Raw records

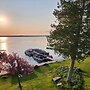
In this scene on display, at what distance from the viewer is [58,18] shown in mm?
35688

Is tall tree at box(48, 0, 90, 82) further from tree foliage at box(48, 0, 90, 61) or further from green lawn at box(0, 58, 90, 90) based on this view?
green lawn at box(0, 58, 90, 90)

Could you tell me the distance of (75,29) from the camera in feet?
114

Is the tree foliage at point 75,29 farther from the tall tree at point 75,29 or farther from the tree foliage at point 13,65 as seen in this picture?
the tree foliage at point 13,65

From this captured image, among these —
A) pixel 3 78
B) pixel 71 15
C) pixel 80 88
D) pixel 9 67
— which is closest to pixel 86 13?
pixel 71 15

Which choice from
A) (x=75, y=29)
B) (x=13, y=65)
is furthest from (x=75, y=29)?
(x=13, y=65)

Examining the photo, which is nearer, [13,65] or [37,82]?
[13,65]

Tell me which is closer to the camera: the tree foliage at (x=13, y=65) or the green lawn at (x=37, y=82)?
the tree foliage at (x=13, y=65)

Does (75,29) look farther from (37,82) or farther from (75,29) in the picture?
(37,82)

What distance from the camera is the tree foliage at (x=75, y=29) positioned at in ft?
113

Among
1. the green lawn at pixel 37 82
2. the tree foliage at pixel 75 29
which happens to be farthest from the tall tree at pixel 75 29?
the green lawn at pixel 37 82

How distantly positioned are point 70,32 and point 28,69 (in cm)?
792

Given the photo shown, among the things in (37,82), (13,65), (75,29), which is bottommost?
(37,82)

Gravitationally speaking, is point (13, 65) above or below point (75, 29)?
below

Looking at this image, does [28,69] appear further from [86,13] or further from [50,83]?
[86,13]
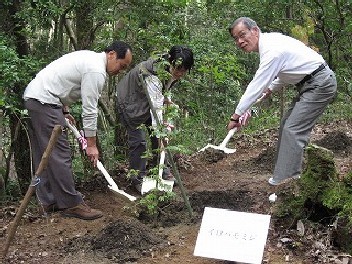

** Problem to work on **
Render everything from the entry containing "How distantly positioned" down to the end of the entries as a two-column CSV with the headers entry_text and answer. Give one row per entry, put each field in quotation marks with line breaks replaced by spaces, and leave out the pictures.

** Answer to this problem **
entry_text,answer
"How distantly positioned are point 70,32 and point 28,69 (in cm)?","792"
"Given the photo shown, among the things in (37,82), (13,65), (75,29), which is bottommost?","(37,82)"
"Gravitationally speaking, is point (13, 65) above or below point (75, 29)?","below"
"Looking at this image, does [28,69] appear further from [86,13] or further from [50,83]?","[86,13]"